Please use this identifier to cite or link to this item: http://hdl.handle.net/1942/192
Title: Efficiency of linear regression estimators based on presmoothing
Authors: JANSSEN, Paul 
SWANEPOEL, Jan 
VERAVERBEKE, Noel 
Issue Date: 2001
Publisher: MARCEL DEKKER INC
Source: Communications in Statistics A, 30(10). p. 2079-2097
Abstract: Consider the estimation of the regression parameters in the usual linear model.

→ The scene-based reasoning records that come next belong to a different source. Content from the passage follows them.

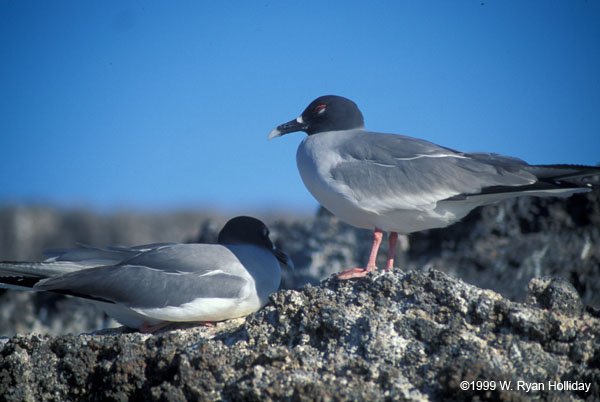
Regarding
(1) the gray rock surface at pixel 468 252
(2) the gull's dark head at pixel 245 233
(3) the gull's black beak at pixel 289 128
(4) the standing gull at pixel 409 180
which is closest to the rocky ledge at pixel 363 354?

For design densities with infinite support, it has been shown by Faraldo Foca and González Manteiga(1) that it is possible to modify the classical least squares procedures and to obtain estimators for the regression parameters whose MSE's(mean squared errors) are smaller than those of the usual least squared estimators. The modification consists of presmoothing the response variables by a kernel estimator of the regression function. These authors also show that the gain in efficiency is not possible for a design density with compact support. We show that in this case local linear fitting automatically corrects the bias in the endpoints of the (design density) support. We demonstrate on a theoretical basis how this inefficiency problem can be rectified in the compact design case: we prove that presmoothing with boundary kernels studied in Müller(2) and Müler and Wang(3) leads to regression estimators which are superior over the least squares estimators. A very careful analytic treatment is needed to arrive at these asymptotic results.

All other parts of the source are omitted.